夢咲「御影は、その仮説を裏付けるような論文を『必死に』探して、みつけた」
美月「論文をプリントアウトして、『わざわざ』キザな付箋までつけて……」
夢咲「クラスに誰もいないときを見計らって、誰かにみられるんじゃないかと、ドキドキしながら……」
美月「『論文という名のラブレター』を、そっと七海の机の中に……忍ばせたー!」
夢咲「忍ばせたー!!!」
美香「しのばせたー!!! うきゃ」
七海「やめて! 美香まで! 耐えられない!」
両手で顔を隠す七海。身体を隠していた大きめのバスタオルが落ちる。全身、真っ赤。また動揺する美香。
夢咲「ちゃんと読んでくれるかな? 俺、キモくないかな? 喜んでくれるかな? とか、ウジウジした」
七海「御影くんは、ウジウジしないっ!」
帰り道、アーケードのシャッターに、街灯を背にした4人の影が斜めにのびる。
ふたりの推理を聞いた七海は、御影のことを想像して、「ほんとうは、ホカホカした気持ち」でいる。が、七海は、それを顔に出さない。出したくない。
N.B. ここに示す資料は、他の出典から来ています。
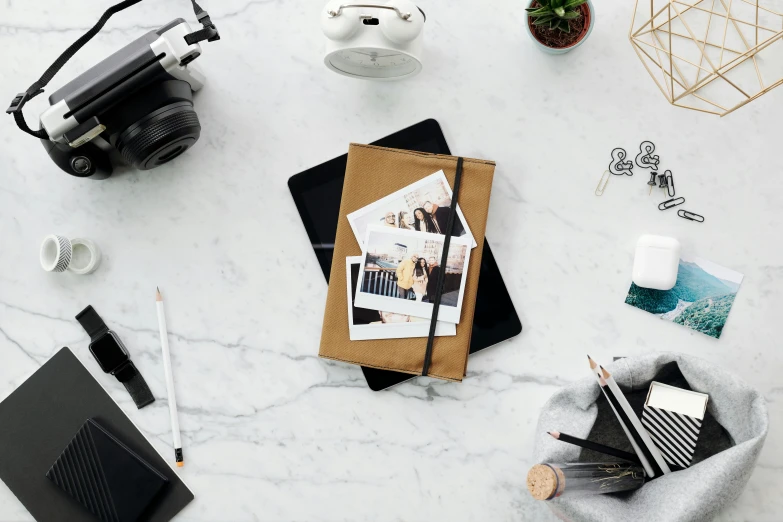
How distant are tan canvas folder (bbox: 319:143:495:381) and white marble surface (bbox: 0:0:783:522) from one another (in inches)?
1.9

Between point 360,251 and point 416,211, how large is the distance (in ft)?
A: 0.35

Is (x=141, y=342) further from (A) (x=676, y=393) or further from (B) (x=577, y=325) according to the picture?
(A) (x=676, y=393)

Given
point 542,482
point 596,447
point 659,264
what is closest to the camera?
point 542,482

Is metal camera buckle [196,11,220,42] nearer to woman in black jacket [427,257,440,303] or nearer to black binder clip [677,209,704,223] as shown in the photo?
woman in black jacket [427,257,440,303]

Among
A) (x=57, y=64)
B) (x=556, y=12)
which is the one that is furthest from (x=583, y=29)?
(x=57, y=64)

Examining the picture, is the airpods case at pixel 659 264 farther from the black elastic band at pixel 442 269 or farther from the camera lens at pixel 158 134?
the camera lens at pixel 158 134

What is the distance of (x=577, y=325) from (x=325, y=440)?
1.44ft

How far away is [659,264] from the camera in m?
0.87

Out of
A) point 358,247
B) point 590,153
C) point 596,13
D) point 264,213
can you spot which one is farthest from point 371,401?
point 596,13

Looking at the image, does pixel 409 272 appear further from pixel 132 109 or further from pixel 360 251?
pixel 132 109

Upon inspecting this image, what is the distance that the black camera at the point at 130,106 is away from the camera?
767 millimetres

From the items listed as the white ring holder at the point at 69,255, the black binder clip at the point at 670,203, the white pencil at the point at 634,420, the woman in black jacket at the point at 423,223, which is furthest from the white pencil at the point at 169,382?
the black binder clip at the point at 670,203

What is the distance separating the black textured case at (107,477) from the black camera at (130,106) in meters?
0.42

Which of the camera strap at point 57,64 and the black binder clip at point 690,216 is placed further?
the black binder clip at point 690,216
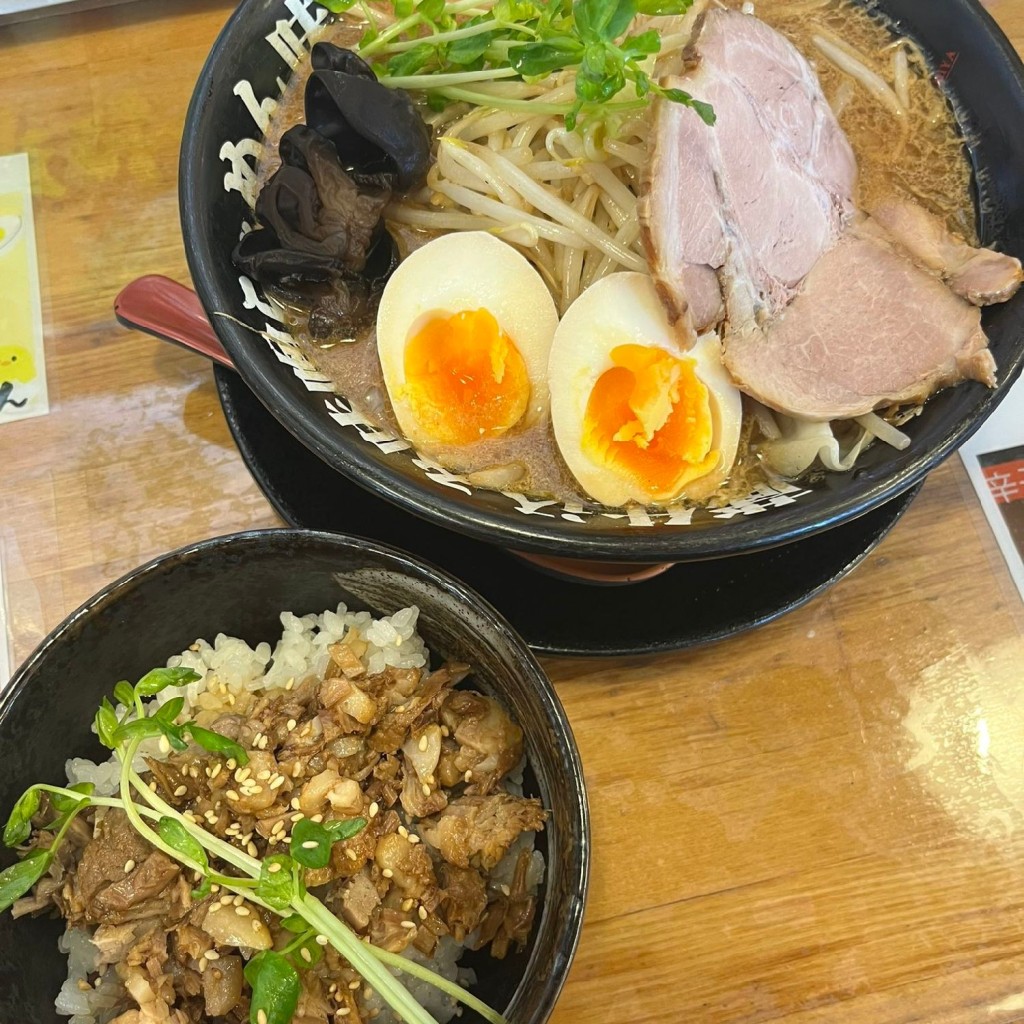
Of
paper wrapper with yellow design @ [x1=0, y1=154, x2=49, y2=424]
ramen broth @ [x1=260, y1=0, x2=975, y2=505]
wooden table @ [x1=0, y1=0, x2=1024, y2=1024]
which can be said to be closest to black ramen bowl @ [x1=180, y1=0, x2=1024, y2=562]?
ramen broth @ [x1=260, y1=0, x2=975, y2=505]

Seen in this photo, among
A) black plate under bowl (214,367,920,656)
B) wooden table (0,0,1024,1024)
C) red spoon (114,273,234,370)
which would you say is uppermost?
red spoon (114,273,234,370)

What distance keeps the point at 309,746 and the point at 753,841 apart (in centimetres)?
74

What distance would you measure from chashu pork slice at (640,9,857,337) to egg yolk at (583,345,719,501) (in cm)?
9

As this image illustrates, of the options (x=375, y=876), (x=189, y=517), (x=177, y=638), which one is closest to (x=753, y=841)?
(x=375, y=876)

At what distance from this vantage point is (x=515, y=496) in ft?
4.10

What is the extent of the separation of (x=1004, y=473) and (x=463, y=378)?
1.07 metres

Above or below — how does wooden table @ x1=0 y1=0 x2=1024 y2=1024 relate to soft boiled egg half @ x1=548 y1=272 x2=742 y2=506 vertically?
below

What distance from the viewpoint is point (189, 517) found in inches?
61.2

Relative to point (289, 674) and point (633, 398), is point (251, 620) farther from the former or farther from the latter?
point (633, 398)

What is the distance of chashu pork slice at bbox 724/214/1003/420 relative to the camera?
1253 mm

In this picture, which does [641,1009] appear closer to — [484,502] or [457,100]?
[484,502]

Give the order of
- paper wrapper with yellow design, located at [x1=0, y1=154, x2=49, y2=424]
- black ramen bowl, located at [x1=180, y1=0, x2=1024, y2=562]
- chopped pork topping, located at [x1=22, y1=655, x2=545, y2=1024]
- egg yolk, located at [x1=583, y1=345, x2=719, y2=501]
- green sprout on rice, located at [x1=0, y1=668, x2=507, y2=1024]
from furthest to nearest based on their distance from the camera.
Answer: paper wrapper with yellow design, located at [x1=0, y1=154, x2=49, y2=424] < egg yolk, located at [x1=583, y1=345, x2=719, y2=501] < black ramen bowl, located at [x1=180, y1=0, x2=1024, y2=562] < chopped pork topping, located at [x1=22, y1=655, x2=545, y2=1024] < green sprout on rice, located at [x1=0, y1=668, x2=507, y2=1024]

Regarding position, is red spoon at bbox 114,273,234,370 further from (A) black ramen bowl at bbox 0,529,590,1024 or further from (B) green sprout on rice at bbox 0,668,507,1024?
(B) green sprout on rice at bbox 0,668,507,1024

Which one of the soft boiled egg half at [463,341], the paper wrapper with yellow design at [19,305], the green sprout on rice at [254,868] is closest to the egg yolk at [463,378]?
the soft boiled egg half at [463,341]
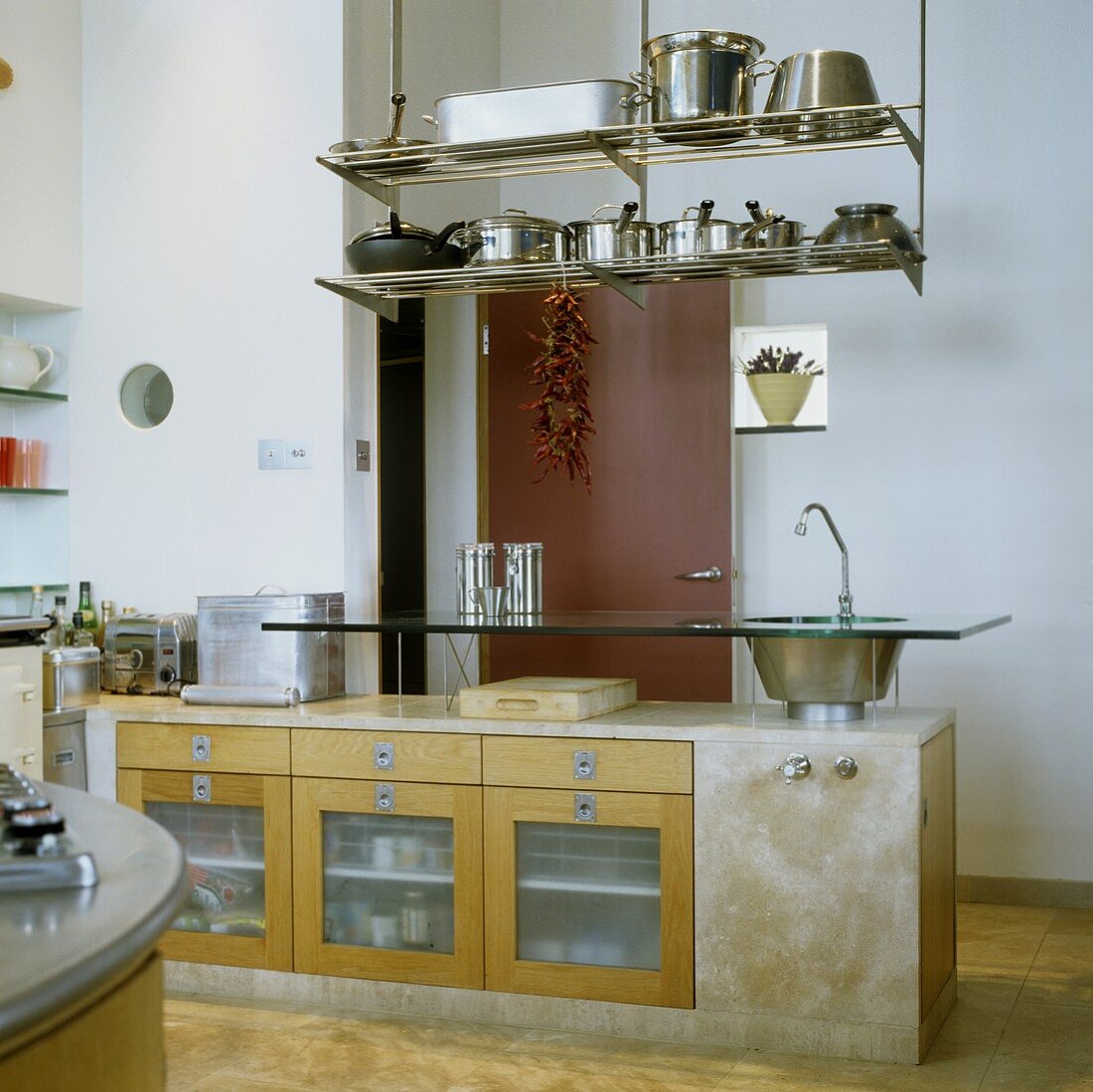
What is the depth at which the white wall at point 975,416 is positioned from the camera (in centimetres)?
467

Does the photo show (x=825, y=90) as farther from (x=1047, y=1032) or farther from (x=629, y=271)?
(x=1047, y=1032)

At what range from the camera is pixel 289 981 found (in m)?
3.68

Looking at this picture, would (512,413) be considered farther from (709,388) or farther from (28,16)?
(28,16)

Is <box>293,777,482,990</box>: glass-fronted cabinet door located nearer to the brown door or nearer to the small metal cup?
the small metal cup

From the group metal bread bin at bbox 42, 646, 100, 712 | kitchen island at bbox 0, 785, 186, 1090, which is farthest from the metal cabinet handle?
kitchen island at bbox 0, 785, 186, 1090

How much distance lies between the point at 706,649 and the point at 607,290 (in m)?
1.36

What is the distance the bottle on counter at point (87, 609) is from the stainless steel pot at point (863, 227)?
8.36 ft

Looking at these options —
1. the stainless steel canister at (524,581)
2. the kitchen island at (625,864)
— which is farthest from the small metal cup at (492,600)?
the kitchen island at (625,864)

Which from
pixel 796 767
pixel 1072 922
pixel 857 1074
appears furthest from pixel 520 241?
pixel 1072 922

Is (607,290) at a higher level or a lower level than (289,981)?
higher

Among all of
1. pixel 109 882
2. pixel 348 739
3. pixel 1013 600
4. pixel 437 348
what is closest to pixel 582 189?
pixel 437 348

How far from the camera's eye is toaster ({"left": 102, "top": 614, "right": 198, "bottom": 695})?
4.18 metres

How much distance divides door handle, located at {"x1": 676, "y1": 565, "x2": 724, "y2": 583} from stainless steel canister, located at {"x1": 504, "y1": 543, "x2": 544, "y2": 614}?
4.11 ft

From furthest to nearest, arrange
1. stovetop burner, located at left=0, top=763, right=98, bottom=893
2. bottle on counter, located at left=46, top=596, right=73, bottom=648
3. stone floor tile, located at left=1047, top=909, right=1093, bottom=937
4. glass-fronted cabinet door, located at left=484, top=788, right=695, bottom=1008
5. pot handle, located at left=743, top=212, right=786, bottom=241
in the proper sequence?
stone floor tile, located at left=1047, top=909, right=1093, bottom=937, bottle on counter, located at left=46, top=596, right=73, bottom=648, pot handle, located at left=743, top=212, right=786, bottom=241, glass-fronted cabinet door, located at left=484, top=788, right=695, bottom=1008, stovetop burner, located at left=0, top=763, right=98, bottom=893
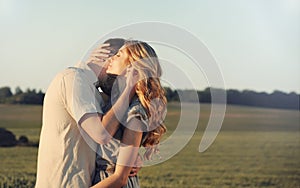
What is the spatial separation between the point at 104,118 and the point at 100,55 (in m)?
0.19

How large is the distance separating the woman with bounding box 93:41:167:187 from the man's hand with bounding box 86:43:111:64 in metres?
0.02

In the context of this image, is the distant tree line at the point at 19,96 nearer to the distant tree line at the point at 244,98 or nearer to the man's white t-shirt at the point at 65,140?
the distant tree line at the point at 244,98

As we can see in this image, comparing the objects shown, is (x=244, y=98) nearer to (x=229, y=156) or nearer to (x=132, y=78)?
(x=229, y=156)

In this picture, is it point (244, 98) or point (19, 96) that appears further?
point (244, 98)

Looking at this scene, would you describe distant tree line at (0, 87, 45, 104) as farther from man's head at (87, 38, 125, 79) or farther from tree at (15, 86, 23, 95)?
man's head at (87, 38, 125, 79)

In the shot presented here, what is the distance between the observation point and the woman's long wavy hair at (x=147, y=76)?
1764mm

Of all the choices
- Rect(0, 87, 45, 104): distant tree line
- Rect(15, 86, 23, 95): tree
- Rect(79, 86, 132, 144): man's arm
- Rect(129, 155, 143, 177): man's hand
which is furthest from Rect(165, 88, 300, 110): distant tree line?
Rect(79, 86, 132, 144): man's arm

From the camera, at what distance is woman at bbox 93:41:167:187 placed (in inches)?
68.8

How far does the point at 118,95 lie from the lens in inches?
71.1

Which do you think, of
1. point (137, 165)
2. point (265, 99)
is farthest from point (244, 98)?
point (137, 165)

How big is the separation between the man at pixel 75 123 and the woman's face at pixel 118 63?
18 millimetres

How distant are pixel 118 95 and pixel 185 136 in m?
0.30

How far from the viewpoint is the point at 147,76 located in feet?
5.82

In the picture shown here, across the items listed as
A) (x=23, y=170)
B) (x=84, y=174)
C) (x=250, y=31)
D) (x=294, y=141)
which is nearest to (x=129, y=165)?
(x=84, y=174)
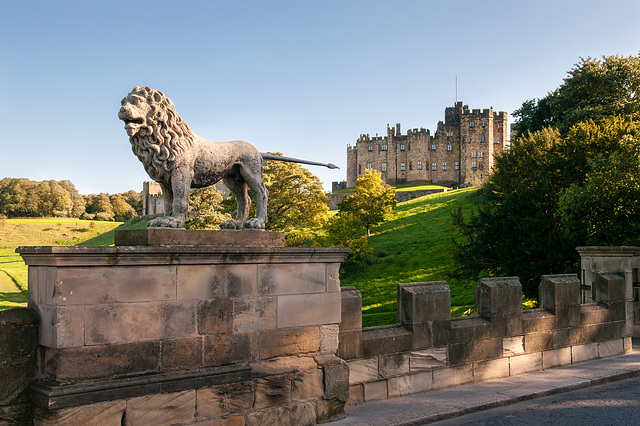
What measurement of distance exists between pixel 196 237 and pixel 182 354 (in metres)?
1.11

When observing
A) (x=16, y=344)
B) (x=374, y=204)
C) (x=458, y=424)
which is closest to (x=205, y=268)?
(x=16, y=344)

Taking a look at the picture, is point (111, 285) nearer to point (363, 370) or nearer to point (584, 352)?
point (363, 370)

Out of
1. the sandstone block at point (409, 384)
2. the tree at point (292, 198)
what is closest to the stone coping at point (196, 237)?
the sandstone block at point (409, 384)

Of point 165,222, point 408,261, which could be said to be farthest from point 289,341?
point 408,261

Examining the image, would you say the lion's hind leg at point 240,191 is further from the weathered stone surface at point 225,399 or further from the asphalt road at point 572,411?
the asphalt road at point 572,411

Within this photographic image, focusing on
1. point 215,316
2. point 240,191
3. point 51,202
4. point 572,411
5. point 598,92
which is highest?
point 598,92

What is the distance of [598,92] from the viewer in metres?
42.1

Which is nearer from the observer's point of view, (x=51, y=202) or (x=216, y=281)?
(x=216, y=281)

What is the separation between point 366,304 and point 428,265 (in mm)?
8795

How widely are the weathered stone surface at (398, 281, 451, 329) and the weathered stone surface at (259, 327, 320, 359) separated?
1.50 m

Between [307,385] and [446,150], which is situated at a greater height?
[446,150]

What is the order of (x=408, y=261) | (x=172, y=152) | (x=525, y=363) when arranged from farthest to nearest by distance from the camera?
(x=408, y=261) < (x=525, y=363) < (x=172, y=152)

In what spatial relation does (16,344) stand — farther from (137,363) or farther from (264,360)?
(264,360)

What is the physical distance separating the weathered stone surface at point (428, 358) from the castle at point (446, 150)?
98279 mm
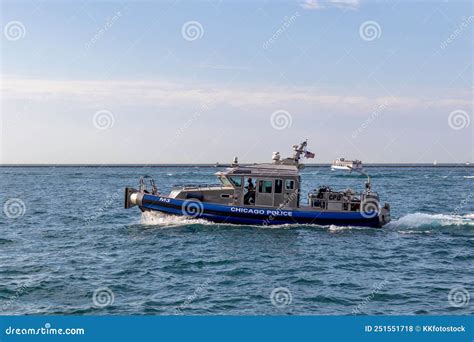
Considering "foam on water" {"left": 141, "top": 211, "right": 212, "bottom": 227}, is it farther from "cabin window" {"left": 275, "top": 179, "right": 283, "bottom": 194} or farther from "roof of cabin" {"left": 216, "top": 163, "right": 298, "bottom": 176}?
"cabin window" {"left": 275, "top": 179, "right": 283, "bottom": 194}

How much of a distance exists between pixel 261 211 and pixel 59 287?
1375cm

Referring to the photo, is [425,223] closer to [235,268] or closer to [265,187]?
[265,187]

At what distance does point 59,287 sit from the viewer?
18.5 m

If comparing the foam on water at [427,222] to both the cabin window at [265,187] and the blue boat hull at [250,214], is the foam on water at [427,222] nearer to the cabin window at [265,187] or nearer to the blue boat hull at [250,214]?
the blue boat hull at [250,214]

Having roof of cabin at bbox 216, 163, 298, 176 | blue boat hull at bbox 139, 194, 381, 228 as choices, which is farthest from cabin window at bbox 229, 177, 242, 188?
blue boat hull at bbox 139, 194, 381, 228

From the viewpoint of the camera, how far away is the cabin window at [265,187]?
30016mm

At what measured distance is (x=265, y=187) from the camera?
98.7 ft

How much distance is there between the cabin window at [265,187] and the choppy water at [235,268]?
2269mm

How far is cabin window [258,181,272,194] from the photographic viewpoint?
30016 millimetres

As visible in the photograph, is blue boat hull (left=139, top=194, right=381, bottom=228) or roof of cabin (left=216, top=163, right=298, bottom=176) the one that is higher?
roof of cabin (left=216, top=163, right=298, bottom=176)

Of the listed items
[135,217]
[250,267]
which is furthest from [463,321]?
[135,217]

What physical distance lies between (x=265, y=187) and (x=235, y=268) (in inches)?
376

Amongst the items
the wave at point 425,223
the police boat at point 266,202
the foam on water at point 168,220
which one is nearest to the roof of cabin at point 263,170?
the police boat at point 266,202

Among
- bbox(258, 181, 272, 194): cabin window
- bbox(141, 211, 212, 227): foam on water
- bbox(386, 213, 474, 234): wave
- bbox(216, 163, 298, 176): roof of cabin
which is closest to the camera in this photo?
bbox(216, 163, 298, 176): roof of cabin
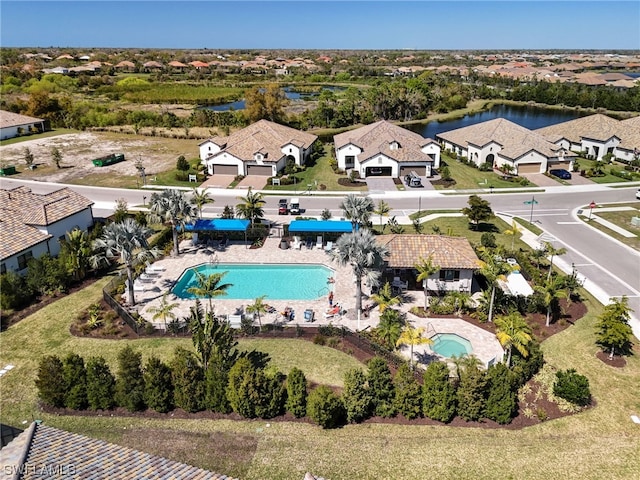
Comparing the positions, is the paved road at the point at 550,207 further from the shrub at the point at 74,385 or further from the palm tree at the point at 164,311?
the shrub at the point at 74,385

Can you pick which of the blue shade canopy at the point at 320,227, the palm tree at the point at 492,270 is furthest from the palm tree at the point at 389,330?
the blue shade canopy at the point at 320,227

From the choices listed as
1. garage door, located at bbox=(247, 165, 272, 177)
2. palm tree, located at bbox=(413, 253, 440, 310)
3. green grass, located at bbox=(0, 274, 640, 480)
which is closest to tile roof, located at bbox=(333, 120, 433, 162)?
garage door, located at bbox=(247, 165, 272, 177)

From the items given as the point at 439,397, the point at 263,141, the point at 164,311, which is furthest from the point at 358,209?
the point at 263,141

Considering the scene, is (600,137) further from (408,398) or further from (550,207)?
(408,398)

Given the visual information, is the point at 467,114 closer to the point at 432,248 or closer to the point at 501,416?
the point at 432,248

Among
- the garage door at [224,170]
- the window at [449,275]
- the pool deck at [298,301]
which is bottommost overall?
the pool deck at [298,301]

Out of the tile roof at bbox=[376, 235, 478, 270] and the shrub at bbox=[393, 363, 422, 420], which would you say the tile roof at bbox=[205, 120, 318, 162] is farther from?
the shrub at bbox=[393, 363, 422, 420]

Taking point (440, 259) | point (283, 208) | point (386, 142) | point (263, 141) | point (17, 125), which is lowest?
point (283, 208)
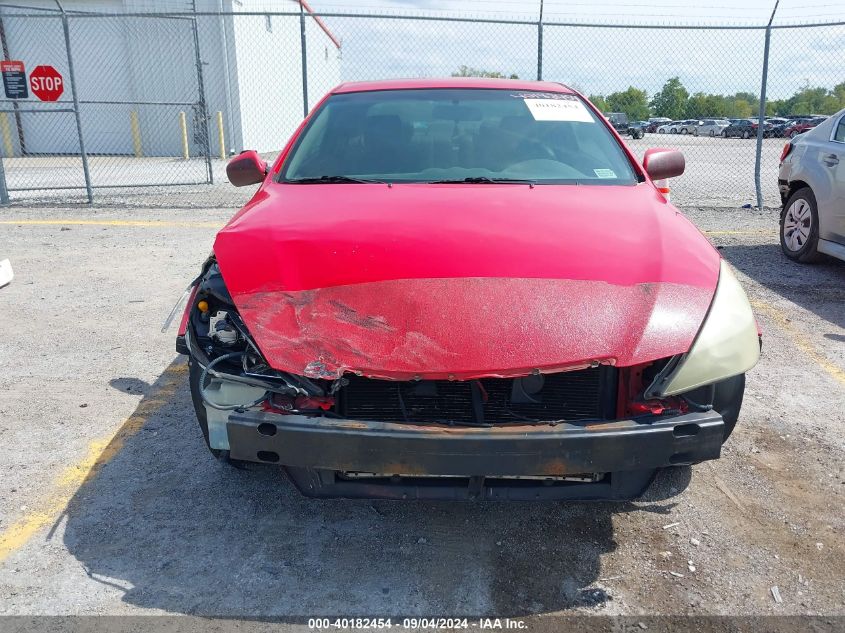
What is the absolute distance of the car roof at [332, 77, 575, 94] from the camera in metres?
3.87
美月「残る問題は、さっきの推理がどこまで正しいか。御影の『ほんとうの気持ち』を確認すること」
夢咲「御影も、七海と同じで、天然っぽいからなー。本人、気づいてないかも」
美月「うちらの誰も、御影と『まだ』仲良くない。接触、増やして、情報集めないと……。そうだ、カイオ、当ててみるか」
夢咲「何すんの? 七海のこと、話す?」
美月「いや、自然な導線がいい。御影、背、でかいじゃん。動きみてっと、運動神経もありそう。だから、カイオに、御影のこと、バスケ部に勧誘させるの、どう?」
この方法なら。御影がバスケに興味なくても、接触だけは増やせる。
美月「カイオは人をみるのがうまいし。御影の性格とか、人間関係とか、距離の取りかたとかを探る。できれば、北高に転校してきた理由とかも」
◇
夜。狭いアパートの部屋。
七海の母親は夜勤でいない。
小さな部屋に、布団が3枚。3枚の布団に、美香を含めた4人で寝る。
窓の外に見えるタワーマンションの明かりが、キレイ。
——色々な、家族の形がある。あの明かりの向こうには、どんな家族がいるんだろう。
七海は枕元の論文に手を伸ばし、表紙の端をそっと撫でた。
——論文は「モノ」だけど。御影くんは、この「モノ」を通して、「モノではない私」に何かを伝えようとしてくれてる。
すべての「モノ」は、ただの「モノ」にすぎないのだろうか。「モノとしてだけ、求められるモノ」など、あるのだろうか。
なんらかの意味づけをされた「モノ」は、「ほんとう」を身にまとうこともあるかもしれない。「ほんとうのモノ」などないと、誰がいえるのだろう。
一同は、美香が寝るまで、しばらく無駄話を楽しんだ。
それから3人は、無言で同じ「小さな天井」を見上げている。それそれが「ほんとうに幸福になる未来」を、「ほんとう」に願いながら。
布団の中の温度が、静かにそろっていく。